What is asked:
Copy out each of the following lines word for word.

Material:
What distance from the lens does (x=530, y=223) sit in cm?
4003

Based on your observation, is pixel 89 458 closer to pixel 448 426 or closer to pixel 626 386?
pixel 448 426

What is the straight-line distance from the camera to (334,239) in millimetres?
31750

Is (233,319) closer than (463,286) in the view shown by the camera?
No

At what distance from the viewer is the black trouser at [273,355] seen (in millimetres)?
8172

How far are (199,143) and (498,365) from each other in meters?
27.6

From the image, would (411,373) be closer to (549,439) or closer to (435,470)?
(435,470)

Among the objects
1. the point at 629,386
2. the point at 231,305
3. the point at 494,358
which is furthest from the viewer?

Exercise result:
What distance from the lens does (x=530, y=223) sit in cm?
4003

Based on your observation, is pixel 89 458 closer to pixel 448 426 or closer to pixel 626 386?
pixel 448 426

What is the straight-line distance from the camera to (334,239) in millimetres?
31750

Is (233,319) closer than (463,286) in the view shown by the camera?
No

At what distance from the viewer is the black trouser at [273,355] seen (in millimetres)?
8172

How far are (199,143) and (498,365) from each other in meters?
27.6

From the image, would (411,373) be closer to (549,439) or closer to (435,470)?
(435,470)

Among the objects
1. the point at 629,386
2. the point at 231,305
3. the point at 494,358
which is furthest from the viewer?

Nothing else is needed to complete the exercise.